On Sep 2, 2007, at 8:30 AM, Jason van Zyl wrote:
What are the real requirements?
They are:
1) An easy way to get a set of stable plugins that work together
2) To easily see what versions are contained in this set
3) To easily change or augment what is in this set
The current mechanism + toolings works. I know what's going to
happen with plugin packs. Someone is going to want to change a
version of a plugin they are using and "How do I find out what
versions of plugins am I using", "How do I override what version of
a plugin I'm using if it's specified in a plugin pack?", "Does
plugin management win if it's in a plugin pack?". "I found a bug in
the way plugin packs are processed and I can't get a plugin version
I need, is there a work around?". "How do I configure plugins that
have been defined in the plugin pack". So people are going to have
to end up redeclaring bits to get configuration and execution
information locked down and then you end up with a terrible
configuration management problem.
Hehe... I think no matter what is implemented you are gonna find that
users are going to ask all of these questions and more I'm sure. ;-)
But of course, with a well defined contract and documentation its
easy enough to give 'em a URL and tell 'em to RTFM :-P
IMO, the goal of grouping stable plugins that work together into a
reusable chunk of pom.xml can be achieved by a generic pom import/
merge facility. With a few different rules on how to merge,
documented of course, then it should be possible to setup a "plugin-
pack" pom or a "common-profile" pom.
From what I gather the only tricky part is how the merge actually
happens, what takes precedence and so on... though I think that can
be simplified into a few modes of merging quite easily.

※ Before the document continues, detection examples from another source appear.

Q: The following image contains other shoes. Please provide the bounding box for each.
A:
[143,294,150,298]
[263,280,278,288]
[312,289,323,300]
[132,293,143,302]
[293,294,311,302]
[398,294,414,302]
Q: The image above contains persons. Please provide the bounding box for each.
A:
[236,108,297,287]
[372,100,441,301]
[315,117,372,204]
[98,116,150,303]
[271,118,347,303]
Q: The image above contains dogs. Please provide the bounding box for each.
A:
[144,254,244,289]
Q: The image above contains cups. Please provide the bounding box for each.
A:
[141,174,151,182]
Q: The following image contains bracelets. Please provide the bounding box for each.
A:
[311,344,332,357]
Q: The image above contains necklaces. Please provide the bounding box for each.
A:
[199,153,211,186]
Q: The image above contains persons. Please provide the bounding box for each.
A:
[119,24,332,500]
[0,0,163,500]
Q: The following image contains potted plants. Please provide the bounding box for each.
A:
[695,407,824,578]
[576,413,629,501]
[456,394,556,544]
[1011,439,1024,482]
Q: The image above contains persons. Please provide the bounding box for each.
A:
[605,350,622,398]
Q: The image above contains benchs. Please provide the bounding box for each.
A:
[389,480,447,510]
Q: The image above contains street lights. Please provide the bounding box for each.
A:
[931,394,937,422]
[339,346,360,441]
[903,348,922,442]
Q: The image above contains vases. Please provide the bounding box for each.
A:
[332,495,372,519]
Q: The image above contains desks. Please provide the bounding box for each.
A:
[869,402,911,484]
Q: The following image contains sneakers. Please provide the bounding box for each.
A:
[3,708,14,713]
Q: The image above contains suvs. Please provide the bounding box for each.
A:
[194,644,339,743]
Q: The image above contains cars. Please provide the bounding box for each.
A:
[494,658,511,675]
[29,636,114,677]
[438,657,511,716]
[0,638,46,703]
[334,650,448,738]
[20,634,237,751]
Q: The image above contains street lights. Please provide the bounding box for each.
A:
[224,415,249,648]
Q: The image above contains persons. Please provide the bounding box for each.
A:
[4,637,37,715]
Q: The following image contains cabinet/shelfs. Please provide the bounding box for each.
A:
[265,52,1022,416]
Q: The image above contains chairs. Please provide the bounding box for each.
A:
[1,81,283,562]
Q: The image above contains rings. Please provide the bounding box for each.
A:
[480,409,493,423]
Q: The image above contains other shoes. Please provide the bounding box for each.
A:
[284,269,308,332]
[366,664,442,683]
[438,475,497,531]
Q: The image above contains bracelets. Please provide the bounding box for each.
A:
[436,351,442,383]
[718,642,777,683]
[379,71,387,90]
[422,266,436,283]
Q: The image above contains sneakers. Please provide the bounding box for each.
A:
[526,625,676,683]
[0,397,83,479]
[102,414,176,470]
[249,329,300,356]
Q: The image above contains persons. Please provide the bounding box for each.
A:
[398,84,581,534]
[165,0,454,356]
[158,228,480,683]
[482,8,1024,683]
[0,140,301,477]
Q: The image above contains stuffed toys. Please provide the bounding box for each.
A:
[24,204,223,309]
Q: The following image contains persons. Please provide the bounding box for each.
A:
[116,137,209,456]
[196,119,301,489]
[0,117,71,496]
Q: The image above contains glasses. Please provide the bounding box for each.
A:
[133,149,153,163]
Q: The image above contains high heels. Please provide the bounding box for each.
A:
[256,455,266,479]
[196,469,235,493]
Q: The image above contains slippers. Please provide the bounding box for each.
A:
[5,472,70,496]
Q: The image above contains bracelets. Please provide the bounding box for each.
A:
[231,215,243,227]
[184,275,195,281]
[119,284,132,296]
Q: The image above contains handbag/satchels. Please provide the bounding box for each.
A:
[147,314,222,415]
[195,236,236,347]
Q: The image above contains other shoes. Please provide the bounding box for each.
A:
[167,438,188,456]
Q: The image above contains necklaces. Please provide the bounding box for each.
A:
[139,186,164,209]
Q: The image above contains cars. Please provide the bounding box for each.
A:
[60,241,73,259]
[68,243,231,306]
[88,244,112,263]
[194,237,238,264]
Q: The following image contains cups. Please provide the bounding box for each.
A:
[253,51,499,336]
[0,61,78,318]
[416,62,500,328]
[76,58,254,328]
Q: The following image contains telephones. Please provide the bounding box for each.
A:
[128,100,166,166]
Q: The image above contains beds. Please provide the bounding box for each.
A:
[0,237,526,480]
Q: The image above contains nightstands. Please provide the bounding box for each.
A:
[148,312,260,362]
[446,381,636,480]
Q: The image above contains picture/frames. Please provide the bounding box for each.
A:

LIke for example, one mode could always prefer the local
configuration over anything in the included pom. Another could warn
(or error) if local pom and parent pom contain conflicting
configuration.
Maybe there are some uber-wrinkles that I'm missing, but this seems
rather simple... and can probably be easily inserted into (or close
to) the place where the parent pom is resolved and merged.
* * *
Anyways, I'd *REALY* like to see this feature added, and then some
general use-case/best-practices implemented and documented around the
feature to show uses how to create a plugin-pack or common-profile.